14 KiB
14 KiB
🗺️ XML Sitemap Generator - Complete Implementation
Project Overview
A production-ready Go API for generating XML sitemaps with real-time progress tracking. Built with concurrent crawling, SSE streaming, and comprehensive client metadata tracking.

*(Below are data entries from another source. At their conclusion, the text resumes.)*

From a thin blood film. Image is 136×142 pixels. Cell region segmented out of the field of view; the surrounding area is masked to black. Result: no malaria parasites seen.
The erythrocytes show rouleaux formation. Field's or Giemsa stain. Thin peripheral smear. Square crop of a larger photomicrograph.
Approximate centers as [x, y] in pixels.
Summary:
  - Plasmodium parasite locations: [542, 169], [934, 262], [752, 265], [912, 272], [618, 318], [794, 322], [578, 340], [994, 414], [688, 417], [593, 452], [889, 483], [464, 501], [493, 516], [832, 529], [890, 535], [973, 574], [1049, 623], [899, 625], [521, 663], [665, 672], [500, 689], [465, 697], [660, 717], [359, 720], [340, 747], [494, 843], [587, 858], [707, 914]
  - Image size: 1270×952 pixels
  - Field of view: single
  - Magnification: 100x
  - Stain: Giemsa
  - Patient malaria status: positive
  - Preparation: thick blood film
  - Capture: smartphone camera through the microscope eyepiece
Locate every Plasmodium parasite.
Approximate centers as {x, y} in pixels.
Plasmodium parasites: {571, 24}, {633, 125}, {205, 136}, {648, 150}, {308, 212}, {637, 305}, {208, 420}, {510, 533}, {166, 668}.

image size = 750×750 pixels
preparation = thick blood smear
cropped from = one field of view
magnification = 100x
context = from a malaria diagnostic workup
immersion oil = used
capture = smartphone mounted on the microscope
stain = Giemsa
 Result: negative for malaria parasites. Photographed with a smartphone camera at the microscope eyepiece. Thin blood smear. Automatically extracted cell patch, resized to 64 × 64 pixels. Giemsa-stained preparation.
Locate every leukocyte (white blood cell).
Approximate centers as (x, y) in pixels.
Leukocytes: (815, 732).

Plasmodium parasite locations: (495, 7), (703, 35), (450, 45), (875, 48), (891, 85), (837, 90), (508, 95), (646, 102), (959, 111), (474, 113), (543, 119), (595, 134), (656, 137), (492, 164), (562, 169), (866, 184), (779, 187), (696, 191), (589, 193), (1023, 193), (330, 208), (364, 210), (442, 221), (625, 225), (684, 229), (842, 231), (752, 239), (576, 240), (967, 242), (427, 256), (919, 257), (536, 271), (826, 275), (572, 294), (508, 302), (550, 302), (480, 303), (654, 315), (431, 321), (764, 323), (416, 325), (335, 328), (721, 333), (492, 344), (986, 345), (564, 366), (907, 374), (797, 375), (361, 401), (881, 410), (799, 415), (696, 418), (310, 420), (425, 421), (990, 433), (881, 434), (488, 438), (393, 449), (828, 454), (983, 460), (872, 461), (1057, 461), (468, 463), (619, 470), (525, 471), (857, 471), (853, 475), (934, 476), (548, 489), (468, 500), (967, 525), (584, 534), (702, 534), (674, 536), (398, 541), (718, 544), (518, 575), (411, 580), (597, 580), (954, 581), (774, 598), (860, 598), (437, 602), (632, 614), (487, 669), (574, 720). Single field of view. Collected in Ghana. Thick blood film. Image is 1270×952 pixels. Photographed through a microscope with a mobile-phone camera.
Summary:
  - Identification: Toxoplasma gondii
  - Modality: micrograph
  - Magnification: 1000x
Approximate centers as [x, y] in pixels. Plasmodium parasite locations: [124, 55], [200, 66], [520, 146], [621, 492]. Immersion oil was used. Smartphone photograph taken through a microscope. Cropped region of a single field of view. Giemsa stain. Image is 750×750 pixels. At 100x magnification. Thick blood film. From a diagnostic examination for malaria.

✨ Key Features Implemented
1. Backend-Generated UUID System
- Server generates unique UUID for each crawl request
- UUID used for SSE stream connection and file download
- Enables true multi-user support with isolated streams
2. Server-Sent Events (SSE) Streaming
- Real-time progress updates via
/stream/{uuid} - Event types:
connected,started,progress,complete,error - Non-blocking concurrent stream management
- Automatic cleanup after completion
3. Concurrent Web Crawler
- Goroutine-based parallel crawling
- Configurable concurrency limit (default: 5 parallel requests)
- Depth-limited crawling (1-5 levels)
- Same-domain restriction with URL normalization
- Duplicate detection and prevention
4. Client Metadata Tracking
Automatically captured and stored in SQLite:
- IP Address (with X-Forwarded-For support)
- User-Agent string
- Browser name & version (Chrome, Firefox, Safari, Edge, Opera)
- Operating System (Windows, macOS, Linux, Android, iOS)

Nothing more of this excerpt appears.